My Inquiry Presentation Manaiakalani & Outreach Principals Wananga 2018

This year I had the privilege of being part of the MIT program and as part of this we shared our inquiry impact story with the Principles and School leader from the Manaiakalani and Outreach Cluster at the 2018 Wananga on the 1st of November. 

What happened for the learners

As a result of my inquiry was that learners became more confident in their use of mathematical language and this meant they were able to model, explain and use this language when solving problems and discussing mathematical ideas.

For one of my target learners this supported great shift in her mathematical ability and with her making two years progress in one year. Another learner in my inquiry group made 1.5 years progress. However this was not the case for all learners and as such I wondered if students interaction in the intervention played a larger role than I had anticipated.

What evidence do I have for this
A clear picture of the language development was painted by the vocabulary survey which was taken in terms 1 and 4 this showed that students understanding and ability to use this small range of vocabulary had greatly improved.

I also used Gloss Data to look at mathematical strategies and explanation. This as we have discussed a lot this year may not be the ideal for of assessment for the DMiC method however it did how that students how activity engaged in the intervention could understand the language and this supported them to solve the problems.
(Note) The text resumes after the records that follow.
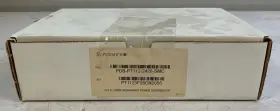 Pdb-pt112-2420 Supermicro Ns-o3c 1u 24-pin Power Distribution Board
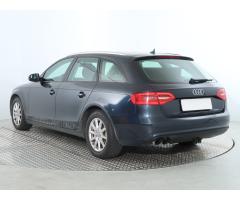 Ostatní 2.0 TDI 125kW - 5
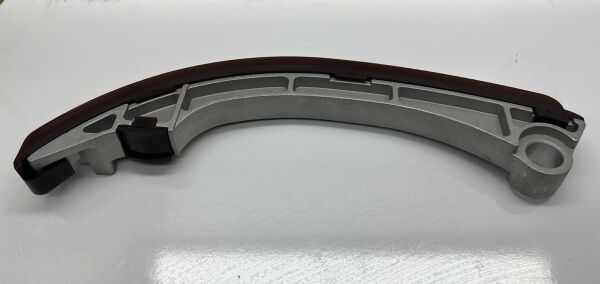 Zincir Seti Corolla 02-06 1,6 Vvti gergi 28Mm Olan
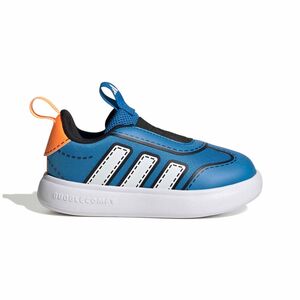adidas Bubblecomic I - lurabl/ftwwht/luta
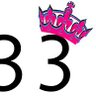 XXXIII's profile picture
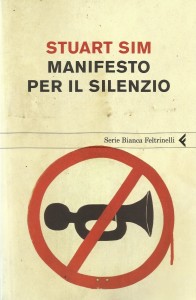 manifesto-per-il-silenzio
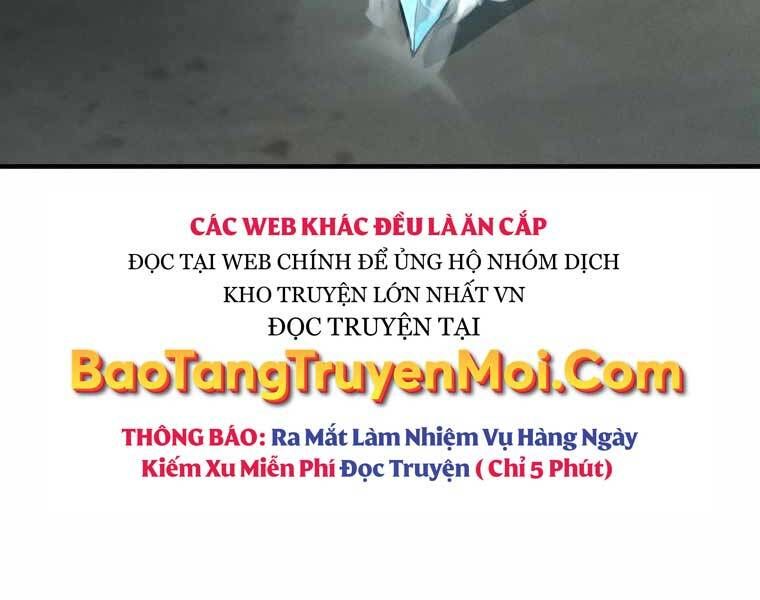 đọc truyện Người Chơi Không Thể Thăng Cấp Chương 71 ảnh 164 tại Truyện Dạ Ký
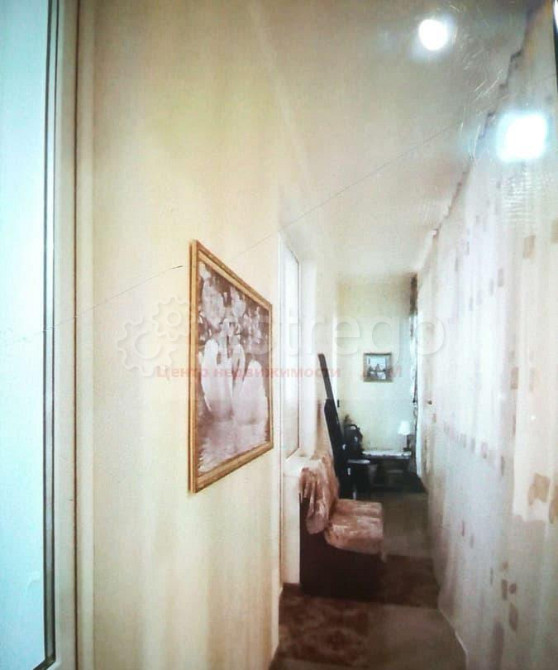2-комн. квартира, 53.7 м2, 2/9 эт. Белгород - изображение 4
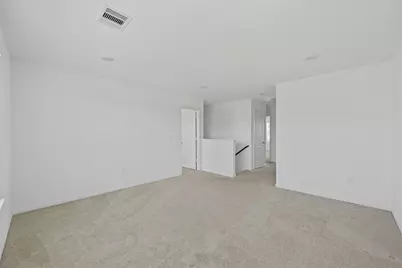 321 Brody Lane, Georgetown, TX 78626 - Photo 15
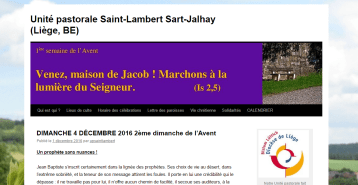 upsaintlambertsartjalhay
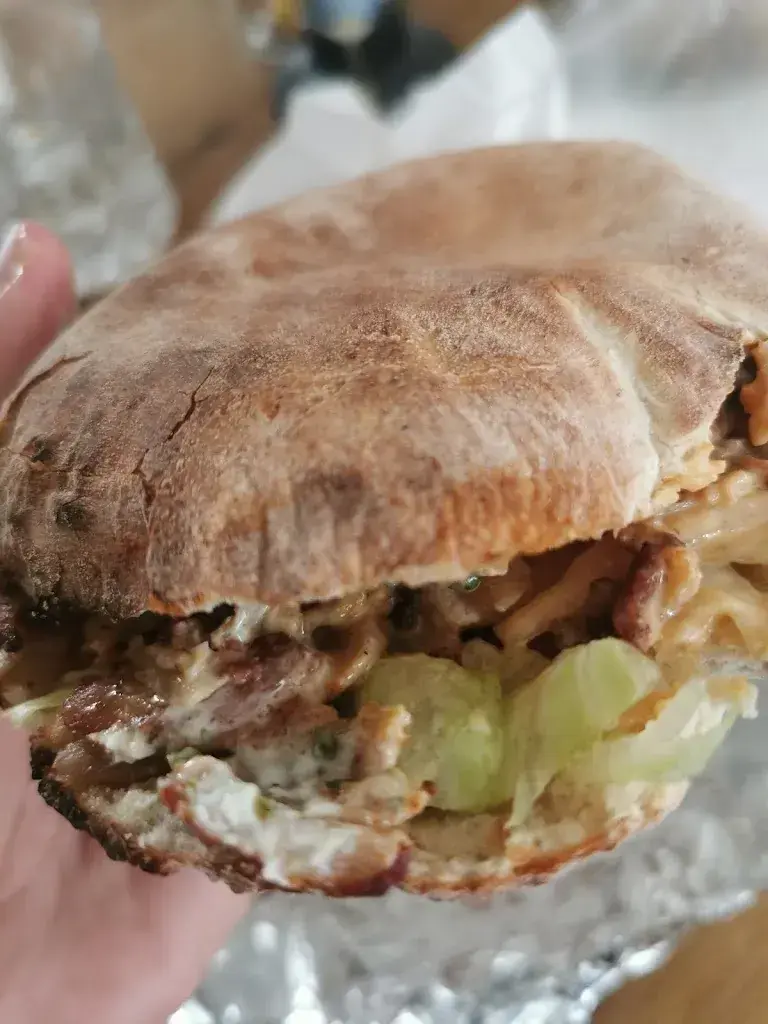 Menu_Bistro Altstadtegge_Rapperswil-Jona_image_8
What did I do to make this happen?
This inquiry has been a huge area of growth for me as a teacher. I have step out of my comfort zone and tried many new things. This started with a focus on coding which quickly shifted toi using a range of approaches to support language development and discussion in mathematics.
-Developing a shared language and classroom culture.
-Write Questions rich in language and open for discussion
-Integrating language into coding tasks
-Providing language and discussion prompts

Wonderings about what next
As we move toward to end of 2018 and into 2019 I want to continue this approach and see if with learners becoming more familiar with DMiC in can have a bigger impact. I also wonder if the key principles of this approach the rewindable videos, prompts for discussion can be adjusted and applied to literacy as an aid to goal setting and discussion of goals in reading and writing. I am interested in this because of the work that Danni Stone has been doing this year with her year 7 and 8 students in the connection between reading and writing and the language that we can draw from reading to writing. It also came up at MIT that the prompts and videos could be integrated across the curriculum building more familiarity and cross curriculum integration.